In statistics, the correlation coefficient r measures the strength and direction of a linear relationship between two variables on a scatterplot. The value of r is always between +1 and –1. To interpret its value, see which of the following values your correlation r is closest to:
- Exactly – 1. A perfect downhill (negative) linear relationship
- – 0.70. A strong downhill (negative) linear relationship
- – 0.50. A moderate downhill (negative) relationship
- – 0.30. A weak downhill (negative) linear relationship
- 0. No linear relationship
- +0.30. A weak uphill (positive) linear relationship
- +0.50. A moderate uphill (positive) relationship
- +0.70. A strong uphill (positive) linear relationship
- Exactly +1. A perfect uphill (positive) linear relationship
If the scatterplot doesn’t indicate there’s at least somewhat of a linear relationship, the correlation doesn’t mean much. Why measure the amount of linear relationship if there isn’t enough of one to speak of? However, you can take the idea of no linear relationship two ways: 1) If no relationship at all exists, calculating the correlation doesn’t make sense because correlation only applies to linear relationships; and 2) If a strong relationship exists but it’s not linear, the correlation may be misleading, because in some cases a strong curved relationship exists. That’s why it’s critical to examine the scatterplot first.
Scatterplots with correlations of a) +1.00; b) –0.50; c) +0.85; and d) +0.15.
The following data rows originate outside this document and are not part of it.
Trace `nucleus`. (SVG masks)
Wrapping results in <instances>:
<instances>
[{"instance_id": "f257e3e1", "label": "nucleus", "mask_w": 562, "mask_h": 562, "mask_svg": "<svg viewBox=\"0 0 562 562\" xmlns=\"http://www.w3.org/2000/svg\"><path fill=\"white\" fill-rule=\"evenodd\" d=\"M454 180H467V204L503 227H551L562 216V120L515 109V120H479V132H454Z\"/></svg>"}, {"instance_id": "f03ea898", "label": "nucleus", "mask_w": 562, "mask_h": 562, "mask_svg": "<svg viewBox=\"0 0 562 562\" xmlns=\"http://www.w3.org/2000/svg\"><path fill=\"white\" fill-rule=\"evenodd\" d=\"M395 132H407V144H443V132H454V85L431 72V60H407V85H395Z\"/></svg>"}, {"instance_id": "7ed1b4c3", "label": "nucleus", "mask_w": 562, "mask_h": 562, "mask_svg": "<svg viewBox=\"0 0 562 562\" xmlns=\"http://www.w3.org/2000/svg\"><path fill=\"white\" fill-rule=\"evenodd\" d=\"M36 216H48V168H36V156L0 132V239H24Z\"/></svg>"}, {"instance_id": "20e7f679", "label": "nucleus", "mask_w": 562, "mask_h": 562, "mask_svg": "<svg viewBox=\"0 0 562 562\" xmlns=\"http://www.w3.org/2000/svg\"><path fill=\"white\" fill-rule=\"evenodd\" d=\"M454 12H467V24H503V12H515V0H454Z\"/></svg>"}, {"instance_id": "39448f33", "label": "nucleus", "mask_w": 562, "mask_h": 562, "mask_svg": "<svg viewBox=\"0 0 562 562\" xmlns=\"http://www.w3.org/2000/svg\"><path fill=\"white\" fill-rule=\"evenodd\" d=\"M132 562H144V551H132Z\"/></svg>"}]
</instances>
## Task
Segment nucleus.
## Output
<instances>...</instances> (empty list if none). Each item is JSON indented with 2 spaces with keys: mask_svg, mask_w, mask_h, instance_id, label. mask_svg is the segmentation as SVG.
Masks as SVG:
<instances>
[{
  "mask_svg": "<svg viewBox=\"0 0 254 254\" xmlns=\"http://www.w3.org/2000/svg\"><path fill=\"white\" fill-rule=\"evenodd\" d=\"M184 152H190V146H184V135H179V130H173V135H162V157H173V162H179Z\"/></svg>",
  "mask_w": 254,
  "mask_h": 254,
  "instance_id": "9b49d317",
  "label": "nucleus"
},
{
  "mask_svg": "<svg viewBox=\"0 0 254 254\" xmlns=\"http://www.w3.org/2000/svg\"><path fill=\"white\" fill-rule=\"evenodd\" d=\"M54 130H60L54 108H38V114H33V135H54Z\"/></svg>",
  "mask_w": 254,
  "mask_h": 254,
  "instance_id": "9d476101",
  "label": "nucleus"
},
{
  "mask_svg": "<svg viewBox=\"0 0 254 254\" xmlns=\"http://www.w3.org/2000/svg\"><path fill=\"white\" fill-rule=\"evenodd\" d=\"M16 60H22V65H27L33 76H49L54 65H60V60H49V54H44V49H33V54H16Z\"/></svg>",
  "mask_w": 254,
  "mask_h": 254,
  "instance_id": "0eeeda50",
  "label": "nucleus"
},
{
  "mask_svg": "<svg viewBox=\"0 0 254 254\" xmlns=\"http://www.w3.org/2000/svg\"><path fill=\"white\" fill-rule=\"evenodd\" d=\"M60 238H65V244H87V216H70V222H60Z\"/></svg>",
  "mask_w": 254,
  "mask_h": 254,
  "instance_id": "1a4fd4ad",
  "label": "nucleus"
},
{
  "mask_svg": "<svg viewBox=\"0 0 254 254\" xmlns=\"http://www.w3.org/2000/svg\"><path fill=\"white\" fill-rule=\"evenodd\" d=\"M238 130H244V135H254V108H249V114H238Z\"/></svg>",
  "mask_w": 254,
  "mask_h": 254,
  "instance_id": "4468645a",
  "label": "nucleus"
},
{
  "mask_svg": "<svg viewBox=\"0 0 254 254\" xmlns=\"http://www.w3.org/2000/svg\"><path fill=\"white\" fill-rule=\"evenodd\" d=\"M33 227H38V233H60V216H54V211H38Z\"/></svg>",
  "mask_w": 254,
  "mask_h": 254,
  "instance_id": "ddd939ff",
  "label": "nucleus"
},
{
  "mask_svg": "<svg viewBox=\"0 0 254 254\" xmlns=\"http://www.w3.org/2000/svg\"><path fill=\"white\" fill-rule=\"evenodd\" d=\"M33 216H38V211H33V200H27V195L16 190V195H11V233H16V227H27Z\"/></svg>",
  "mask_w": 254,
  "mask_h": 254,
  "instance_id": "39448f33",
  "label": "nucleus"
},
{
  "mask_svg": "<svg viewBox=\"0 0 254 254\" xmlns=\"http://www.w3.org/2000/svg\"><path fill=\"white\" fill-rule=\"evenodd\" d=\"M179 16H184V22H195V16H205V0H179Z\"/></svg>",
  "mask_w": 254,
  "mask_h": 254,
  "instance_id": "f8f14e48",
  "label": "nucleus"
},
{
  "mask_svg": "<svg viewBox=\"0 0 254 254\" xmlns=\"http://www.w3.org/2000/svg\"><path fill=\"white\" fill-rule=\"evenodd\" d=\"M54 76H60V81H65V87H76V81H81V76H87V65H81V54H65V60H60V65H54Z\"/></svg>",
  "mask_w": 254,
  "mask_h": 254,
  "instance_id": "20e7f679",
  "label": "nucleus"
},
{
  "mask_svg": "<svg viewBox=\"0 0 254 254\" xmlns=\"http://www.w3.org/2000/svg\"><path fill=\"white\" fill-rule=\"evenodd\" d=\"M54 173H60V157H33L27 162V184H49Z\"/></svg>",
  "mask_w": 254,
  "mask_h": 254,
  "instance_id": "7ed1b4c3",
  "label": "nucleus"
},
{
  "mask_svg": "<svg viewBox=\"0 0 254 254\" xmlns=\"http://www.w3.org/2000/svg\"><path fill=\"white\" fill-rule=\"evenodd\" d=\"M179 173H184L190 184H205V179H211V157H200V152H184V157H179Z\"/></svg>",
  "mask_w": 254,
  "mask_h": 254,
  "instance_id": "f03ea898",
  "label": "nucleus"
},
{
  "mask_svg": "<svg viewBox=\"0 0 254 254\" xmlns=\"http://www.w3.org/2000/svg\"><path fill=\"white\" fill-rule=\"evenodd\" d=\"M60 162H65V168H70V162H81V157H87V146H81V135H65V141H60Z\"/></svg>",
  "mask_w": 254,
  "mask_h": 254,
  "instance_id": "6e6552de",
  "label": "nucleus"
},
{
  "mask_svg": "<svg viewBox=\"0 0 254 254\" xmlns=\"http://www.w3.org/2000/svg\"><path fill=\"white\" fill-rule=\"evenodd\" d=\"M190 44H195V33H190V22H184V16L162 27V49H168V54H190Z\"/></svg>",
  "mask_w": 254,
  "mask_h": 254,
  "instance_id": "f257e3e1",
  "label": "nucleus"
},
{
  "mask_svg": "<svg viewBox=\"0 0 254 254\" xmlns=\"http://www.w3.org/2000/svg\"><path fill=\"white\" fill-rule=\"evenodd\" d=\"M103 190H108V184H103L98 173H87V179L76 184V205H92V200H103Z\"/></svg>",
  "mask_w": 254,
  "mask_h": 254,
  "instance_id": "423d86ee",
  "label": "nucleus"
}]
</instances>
The above figure shows examples of what various correlations look like, in terms of the strength and direction of the relationship. Figure (a) shows a correlation of nearly +1, Figure (b) shows a correlation of –0.50, Figure © shows a correlation of +0.85, and Figure (d) shows a correlation of +0.15. Comparing Figures (a) and ©, you see Figure (a) is nearly a perfect uphill straight line, and Figure © shows a very strong uphill linear pattern (but not as strong as Figure (a)). Figure (b) is going downhill but the points are somewhat scattered in a wider band, showing a linear relationship is present, but not as strong as in Figures (a) and ©. Figure (d) doesn’t show much of anything happening (and it shouldn’t, since its correlation is very close to 0).
Many folks make the mistake of thinking that a correlation of –1 is a bad thing, indicating no relationship. Just the opposite is true! A correlation of –1 means the data are lined up in a perfect straight line, the strongest negative linear relationship you can get. The “–” (minus) sign just happens to indicate a negative relationship, a downhill line.
How close is close enough to –1 or +1 to indicate a strong enough linear relationship? Most statisticians like to see correlations beyond at least +0.5 or –0.5 before getting too excited about them. Don’t expect a correlation to always be 0.99 however; remember, these are real data, and real data aren’t perfect.